Instruction: Pull out every line of the material below that contains the string "camera". Matching is case-sensitive.

Provided data:

━━━━━━━━━━━━━━━━━━━━

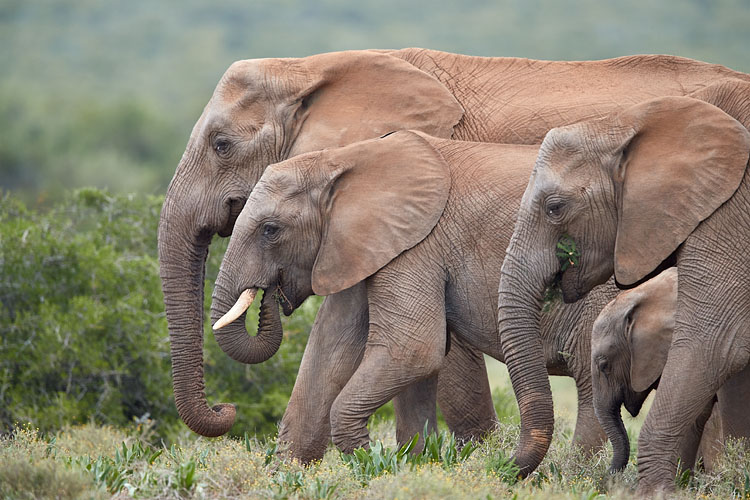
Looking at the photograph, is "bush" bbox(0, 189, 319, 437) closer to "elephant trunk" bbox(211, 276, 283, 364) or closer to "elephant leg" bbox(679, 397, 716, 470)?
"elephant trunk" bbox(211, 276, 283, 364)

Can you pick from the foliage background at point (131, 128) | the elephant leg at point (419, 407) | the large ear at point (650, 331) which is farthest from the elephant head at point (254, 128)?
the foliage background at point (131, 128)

━━━━━━━━━━━━━━━━━━━━

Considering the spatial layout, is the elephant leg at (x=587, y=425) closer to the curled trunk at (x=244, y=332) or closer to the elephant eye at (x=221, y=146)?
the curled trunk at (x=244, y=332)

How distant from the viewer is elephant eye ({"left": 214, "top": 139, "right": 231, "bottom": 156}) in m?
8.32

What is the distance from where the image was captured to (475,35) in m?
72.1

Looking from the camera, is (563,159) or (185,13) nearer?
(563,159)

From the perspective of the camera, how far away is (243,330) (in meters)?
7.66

━━━━━━━━━━━━━━━━━━━━

Task response:
Looking from the camera, is (563,159) or (185,13) nearer?
From the perspective of the camera, how far away is (243,330) (in meters)?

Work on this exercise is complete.